● Task requirements
Output the lines that follow exactly as they are.

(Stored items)
▬▬▬▬▬▬▬▬▬▬
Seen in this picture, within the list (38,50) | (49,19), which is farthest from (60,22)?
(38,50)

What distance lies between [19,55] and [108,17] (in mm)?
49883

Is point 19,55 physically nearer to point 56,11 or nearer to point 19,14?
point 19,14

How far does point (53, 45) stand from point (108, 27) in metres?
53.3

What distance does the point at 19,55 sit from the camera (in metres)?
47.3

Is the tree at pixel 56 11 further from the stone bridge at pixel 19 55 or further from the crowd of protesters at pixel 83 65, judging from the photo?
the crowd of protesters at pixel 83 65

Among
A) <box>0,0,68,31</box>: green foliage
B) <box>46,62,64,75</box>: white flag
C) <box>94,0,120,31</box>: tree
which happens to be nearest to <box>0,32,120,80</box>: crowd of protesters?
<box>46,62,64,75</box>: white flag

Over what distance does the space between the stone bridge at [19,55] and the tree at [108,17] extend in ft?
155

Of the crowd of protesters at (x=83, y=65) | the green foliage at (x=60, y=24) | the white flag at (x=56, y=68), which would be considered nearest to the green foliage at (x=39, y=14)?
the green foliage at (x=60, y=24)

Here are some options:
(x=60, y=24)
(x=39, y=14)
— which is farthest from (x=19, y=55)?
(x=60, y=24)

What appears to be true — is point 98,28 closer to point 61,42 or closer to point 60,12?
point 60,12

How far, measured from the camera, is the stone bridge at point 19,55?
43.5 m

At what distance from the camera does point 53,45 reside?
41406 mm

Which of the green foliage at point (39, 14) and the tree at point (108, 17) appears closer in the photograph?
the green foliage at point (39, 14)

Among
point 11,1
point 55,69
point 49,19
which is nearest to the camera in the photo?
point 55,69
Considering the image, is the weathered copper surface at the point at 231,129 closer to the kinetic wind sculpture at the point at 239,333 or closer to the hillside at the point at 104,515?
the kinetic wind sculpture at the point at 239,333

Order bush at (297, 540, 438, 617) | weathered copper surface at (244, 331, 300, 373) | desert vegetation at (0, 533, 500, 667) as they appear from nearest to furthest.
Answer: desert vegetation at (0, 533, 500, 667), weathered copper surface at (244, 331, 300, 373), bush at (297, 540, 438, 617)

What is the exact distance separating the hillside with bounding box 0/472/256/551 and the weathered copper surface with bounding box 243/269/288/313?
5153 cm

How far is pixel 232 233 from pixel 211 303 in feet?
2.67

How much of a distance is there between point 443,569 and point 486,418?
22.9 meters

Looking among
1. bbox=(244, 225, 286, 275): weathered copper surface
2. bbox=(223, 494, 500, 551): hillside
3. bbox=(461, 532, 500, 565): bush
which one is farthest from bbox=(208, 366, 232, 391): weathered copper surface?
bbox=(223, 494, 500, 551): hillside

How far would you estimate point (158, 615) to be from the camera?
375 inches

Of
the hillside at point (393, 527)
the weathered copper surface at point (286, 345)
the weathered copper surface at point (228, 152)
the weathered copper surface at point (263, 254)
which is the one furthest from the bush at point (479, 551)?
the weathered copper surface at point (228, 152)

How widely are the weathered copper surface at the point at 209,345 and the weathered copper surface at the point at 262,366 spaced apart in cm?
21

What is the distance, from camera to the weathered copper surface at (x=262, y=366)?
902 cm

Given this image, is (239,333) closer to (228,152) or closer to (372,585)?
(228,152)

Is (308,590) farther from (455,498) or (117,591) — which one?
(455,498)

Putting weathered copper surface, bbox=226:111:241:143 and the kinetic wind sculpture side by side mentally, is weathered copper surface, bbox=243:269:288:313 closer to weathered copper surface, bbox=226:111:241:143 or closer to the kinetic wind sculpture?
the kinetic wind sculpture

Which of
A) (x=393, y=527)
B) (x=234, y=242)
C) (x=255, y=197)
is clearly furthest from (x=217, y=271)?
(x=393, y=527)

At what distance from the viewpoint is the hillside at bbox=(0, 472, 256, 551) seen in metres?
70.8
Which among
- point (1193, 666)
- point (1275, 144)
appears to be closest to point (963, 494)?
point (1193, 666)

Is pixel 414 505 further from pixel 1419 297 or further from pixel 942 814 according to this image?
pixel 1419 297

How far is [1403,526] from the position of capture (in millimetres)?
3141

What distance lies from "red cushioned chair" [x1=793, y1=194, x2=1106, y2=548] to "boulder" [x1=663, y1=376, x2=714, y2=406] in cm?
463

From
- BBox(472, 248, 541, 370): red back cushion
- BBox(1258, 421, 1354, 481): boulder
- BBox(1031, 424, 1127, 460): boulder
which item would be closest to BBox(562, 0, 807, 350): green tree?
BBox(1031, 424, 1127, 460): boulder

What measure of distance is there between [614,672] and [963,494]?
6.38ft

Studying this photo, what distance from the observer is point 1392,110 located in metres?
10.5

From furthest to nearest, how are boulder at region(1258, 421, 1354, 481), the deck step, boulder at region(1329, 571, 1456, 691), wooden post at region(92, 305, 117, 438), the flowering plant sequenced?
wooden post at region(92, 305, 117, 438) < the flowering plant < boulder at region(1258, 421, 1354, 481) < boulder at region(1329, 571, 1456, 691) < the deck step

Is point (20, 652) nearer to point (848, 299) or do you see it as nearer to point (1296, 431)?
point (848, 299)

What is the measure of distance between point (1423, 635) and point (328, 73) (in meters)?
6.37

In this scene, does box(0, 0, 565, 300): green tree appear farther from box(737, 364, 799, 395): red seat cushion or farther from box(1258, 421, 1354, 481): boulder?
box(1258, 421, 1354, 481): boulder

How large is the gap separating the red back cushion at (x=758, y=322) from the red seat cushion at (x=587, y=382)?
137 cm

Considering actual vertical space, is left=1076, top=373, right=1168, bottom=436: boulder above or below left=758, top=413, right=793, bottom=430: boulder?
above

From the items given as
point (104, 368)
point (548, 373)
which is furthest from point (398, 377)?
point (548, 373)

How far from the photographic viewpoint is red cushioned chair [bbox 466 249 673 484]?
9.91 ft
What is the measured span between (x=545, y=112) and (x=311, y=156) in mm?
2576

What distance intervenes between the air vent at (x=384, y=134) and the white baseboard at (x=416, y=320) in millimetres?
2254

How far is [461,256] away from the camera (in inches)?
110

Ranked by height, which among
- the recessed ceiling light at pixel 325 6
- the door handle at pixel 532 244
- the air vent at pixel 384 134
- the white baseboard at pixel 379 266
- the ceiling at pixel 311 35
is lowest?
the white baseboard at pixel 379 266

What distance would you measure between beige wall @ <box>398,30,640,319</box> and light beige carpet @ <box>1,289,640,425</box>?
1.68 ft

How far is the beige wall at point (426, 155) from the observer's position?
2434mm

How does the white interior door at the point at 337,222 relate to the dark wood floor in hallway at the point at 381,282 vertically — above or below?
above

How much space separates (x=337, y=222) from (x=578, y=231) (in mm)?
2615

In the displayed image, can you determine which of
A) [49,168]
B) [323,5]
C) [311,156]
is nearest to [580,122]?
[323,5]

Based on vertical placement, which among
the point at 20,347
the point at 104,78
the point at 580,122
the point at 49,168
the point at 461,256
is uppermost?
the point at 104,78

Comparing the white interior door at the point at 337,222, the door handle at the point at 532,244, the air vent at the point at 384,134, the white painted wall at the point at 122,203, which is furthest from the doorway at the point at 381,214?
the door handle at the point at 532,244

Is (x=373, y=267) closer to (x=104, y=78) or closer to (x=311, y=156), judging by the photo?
▬▬▬▬▬▬▬▬▬▬
● Exercise solution
Seen in this picture, within the list (38,50) | (49,19), which is farthest from (60,22)?
(38,50)

What distance lies between [19,55] and [108,17] (in mm)?
49883

Is point 19,55 physically nearer to point 56,11 or nearer to point 19,14?
point 19,14

How far does point (53, 45) stand from point (108, 27) in metres?
53.3

What distance does the point at 19,55 sit from the camera (in metres)?
47.3

Is the tree at pixel 56 11 further from the stone bridge at pixel 19 55 or further from the crowd of protesters at pixel 83 65, judging from the photo?
the crowd of protesters at pixel 83 65

Among
A) <box>0,0,68,31</box>: green foliage
B) <box>46,62,64,75</box>: white flag
C) <box>94,0,120,31</box>: tree
which happens to be nearest to <box>0,32,120,80</box>: crowd of protesters?
<box>46,62,64,75</box>: white flag

Over what distance does the space between the stone bridge at [19,55] and the tree at [108,17] extend in ft?
155

Of the crowd of protesters at (x=83, y=65) | the green foliage at (x=60, y=24) | the white flag at (x=56, y=68), which would be considered nearest to the green foliage at (x=39, y=14)?
the green foliage at (x=60, y=24)

Here are some options:
(x=60, y=24)
(x=39, y=14)
— which is farthest from (x=19, y=55)?
(x=60, y=24)

What appears to be true — is point 98,28 closer to point 61,42 or closer to point 60,12?
point 60,12

How far, measured from the camera, is the stone bridge at point 19,55?
43.5 m

At what distance from the camera does point 53,45 reside?
41406 mm

Which of the green foliage at point (39, 14) and the tree at point (108, 17) appears closer in the photograph?
the green foliage at point (39, 14)

Among
point 11,1
point 55,69
point 49,19
which is nearest to the camera in the photo?
point 55,69
Considering the image, is the weathered copper surface at the point at 231,129 closer to the kinetic wind sculpture at the point at 239,333 or closer to the hillside at the point at 104,515?
the kinetic wind sculpture at the point at 239,333

Order bush at (297, 540, 438, 617) | weathered copper surface at (244, 331, 300, 373) | desert vegetation at (0, 533, 500, 667) as they appear from nearest to furthest.
Answer: desert vegetation at (0, 533, 500, 667), weathered copper surface at (244, 331, 300, 373), bush at (297, 540, 438, 617)

What is the exact distance separating the hillside with bounding box 0/472/256/551 and the weathered copper surface with bounding box 243/269/288/313?
5153 cm

How far is pixel 232 233 from pixel 211 303 in feet?
2.67

How much of a distance is there between point 443,569 and point 486,418?
22.9 meters

Looking among
1. bbox=(244, 225, 286, 275): weathered copper surface
2. bbox=(223, 494, 500, 551): hillside
3. bbox=(461, 532, 500, 565): bush
which one is farthest from bbox=(208, 366, 232, 391): weathered copper surface?
bbox=(223, 494, 500, 551): hillside

How far would you estimate point (158, 615) to be from the camera?
375 inches

Of
the hillside at point (393, 527)
the weathered copper surface at point (286, 345)
the weathered copper surface at point (228, 152)
the weathered copper surface at point (263, 254)
which is the one furthest from the bush at point (479, 551)?
the weathered copper surface at point (228, 152)

How widely are the weathered copper surface at the point at 209,345 and the weathered copper surface at the point at 262,366 spaced apart in cm?
21

What is the distance, from camera to the weathered copper surface at (x=262, y=366)?
902 cm

Given this image, is (239,333) closer to (228,152) or closer to (372,585)?
(228,152)

Is (308,590) farther from (455,498) or (117,591) — which one?
(455,498)

Putting weathered copper surface, bbox=226:111:241:143 and the kinetic wind sculpture side by side mentally, is weathered copper surface, bbox=243:269:288:313 closer to weathered copper surface, bbox=226:111:241:143 or closer to the kinetic wind sculpture?
the kinetic wind sculpture

Which of
A) (x=393, y=527)
B) (x=234, y=242)
C) (x=255, y=197)
is clearly furthest from (x=217, y=271)?
(x=393, y=527)

At what distance from the viewpoint is the hillside at bbox=(0, 472, 256, 551) seen in metres?
70.8
Which among
- point (1193, 666)
- point (1275, 144)
appears to be closest to point (963, 494)?
point (1193, 666)

Is pixel 414 505 further from pixel 1419 297 or further from pixel 942 814 according to this image?
pixel 1419 297

How far is [1403,526] from the position of capture (in millimetres)?
3141

What distance lies from "red cushioned chair" [x1=793, y1=194, x2=1106, y2=548] to "boulder" [x1=663, y1=376, x2=714, y2=406] in cm?
463

From
- BBox(472, 248, 541, 370): red back cushion
- BBox(1258, 421, 1354, 481): boulder
- BBox(1031, 424, 1127, 460): boulder
which item would be closest to BBox(562, 0, 807, 350): green tree?
BBox(1031, 424, 1127, 460): boulder

What measure of distance is there between [614,672] and [963,494]?
6.38ft

Studying this photo, what distance from the observer is point 1392,110 located in metres?
10.5

From furthest to nearest, how are boulder at region(1258, 421, 1354, 481), the deck step, boulder at region(1329, 571, 1456, 691), wooden post at region(92, 305, 117, 438), the flowering plant sequenced?
wooden post at region(92, 305, 117, 438) < the flowering plant < boulder at region(1258, 421, 1354, 481) < boulder at region(1329, 571, 1456, 691) < the deck step

Is point (20, 652) nearer to point (848, 299) or do you see it as nearer to point (1296, 431)?
point (848, 299)

What is the measure of distance between point (1423, 635) and point (328, 73) (in meters)?
6.37

In this scene, does box(0, 0, 565, 300): green tree appear farther from box(737, 364, 799, 395): red seat cushion or farther from box(1258, 421, 1354, 481): boulder?
box(1258, 421, 1354, 481): boulder

How large is the gap separating the red back cushion at (x=758, y=322) from the red seat cushion at (x=587, y=382)?
137 cm

Considering actual vertical space, is left=1076, top=373, right=1168, bottom=436: boulder above or below left=758, top=413, right=793, bottom=430: boulder?
above

From the items given as
point (104, 368)
point (548, 373)
which is furthest from point (398, 377)?
point (548, 373)

How far from the photographic viewpoint is red cushioned chair [bbox 466 249 673 484]?
9.91 ft
What is the measured span between (x=545, y=112) and (x=311, y=156) in mm?
2576

What distance intervenes between the air vent at (x=384, y=134) and the white baseboard at (x=416, y=320) in millimetres?
2254

How far is [461,256] away from the camera (in inches)?
110

Ranked by height, which among
- the recessed ceiling light at pixel 325 6
- the door handle at pixel 532 244
- the air vent at pixel 384 134
- the white baseboard at pixel 379 266
- the ceiling at pixel 311 35
is lowest?
the white baseboard at pixel 379 266

What distance would you measure between beige wall @ <box>398,30,640,319</box> and light beige carpet @ <box>1,289,640,425</box>?
1.68 ft

How far is the beige wall at point (426, 155) from the observer's position?
2434mm

How does the white interior door at the point at 337,222 relate to the dark wood floor in hallway at the point at 381,282 vertically — above or below?
above

How much space separates (x=337, y=222) from (x=578, y=231) (in mm)?
2615

In the displayed image, can you determine which of
A) [49,168]
B) [323,5]
C) [311,156]
is nearest to [580,122]?
[323,5]

Based on vertical placement, which among
the point at 20,347
the point at 104,78
the point at 580,122
the point at 49,168
the point at 461,256
is uppermost?
the point at 104,78

Comparing the white interior door at the point at 337,222, the door handle at the point at 532,244, the air vent at the point at 384,134, the white painted wall at the point at 122,203, which is furthest from the doorway at the point at 381,214?
the door handle at the point at 532,244

Is (x=373, y=267) closer to (x=104, y=78) or closer to (x=311, y=156), judging by the photo?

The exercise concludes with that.